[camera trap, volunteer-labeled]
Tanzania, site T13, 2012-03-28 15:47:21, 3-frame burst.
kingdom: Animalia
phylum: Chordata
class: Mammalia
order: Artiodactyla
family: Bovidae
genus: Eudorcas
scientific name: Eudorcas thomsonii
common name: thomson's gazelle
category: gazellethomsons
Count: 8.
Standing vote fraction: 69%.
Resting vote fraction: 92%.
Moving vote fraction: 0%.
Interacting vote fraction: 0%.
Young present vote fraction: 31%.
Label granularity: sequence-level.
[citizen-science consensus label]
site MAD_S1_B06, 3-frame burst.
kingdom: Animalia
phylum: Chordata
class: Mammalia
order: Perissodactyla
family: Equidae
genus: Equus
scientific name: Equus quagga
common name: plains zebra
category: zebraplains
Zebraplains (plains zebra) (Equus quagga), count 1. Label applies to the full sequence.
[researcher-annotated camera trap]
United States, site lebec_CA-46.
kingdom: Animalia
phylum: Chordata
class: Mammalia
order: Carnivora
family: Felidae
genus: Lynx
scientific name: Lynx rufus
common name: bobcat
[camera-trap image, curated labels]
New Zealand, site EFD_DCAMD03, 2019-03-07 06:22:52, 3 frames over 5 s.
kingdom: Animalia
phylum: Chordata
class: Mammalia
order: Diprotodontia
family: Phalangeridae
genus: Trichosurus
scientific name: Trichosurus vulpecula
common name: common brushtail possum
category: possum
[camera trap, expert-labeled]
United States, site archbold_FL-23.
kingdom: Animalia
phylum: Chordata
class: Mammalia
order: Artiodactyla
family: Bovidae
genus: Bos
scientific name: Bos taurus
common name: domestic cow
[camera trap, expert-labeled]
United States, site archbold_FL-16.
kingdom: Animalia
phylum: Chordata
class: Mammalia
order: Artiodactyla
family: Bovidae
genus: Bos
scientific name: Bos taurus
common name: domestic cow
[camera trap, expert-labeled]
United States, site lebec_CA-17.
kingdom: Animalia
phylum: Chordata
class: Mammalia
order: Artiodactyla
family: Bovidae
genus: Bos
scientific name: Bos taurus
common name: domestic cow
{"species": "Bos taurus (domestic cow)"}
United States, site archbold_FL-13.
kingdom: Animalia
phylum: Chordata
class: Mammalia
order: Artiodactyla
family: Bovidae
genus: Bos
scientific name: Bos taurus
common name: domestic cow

> _Work item_:
Go over the records above and tally the lines with the word "burst" in them. Give the number alone.

> _Output of the exercise_:
2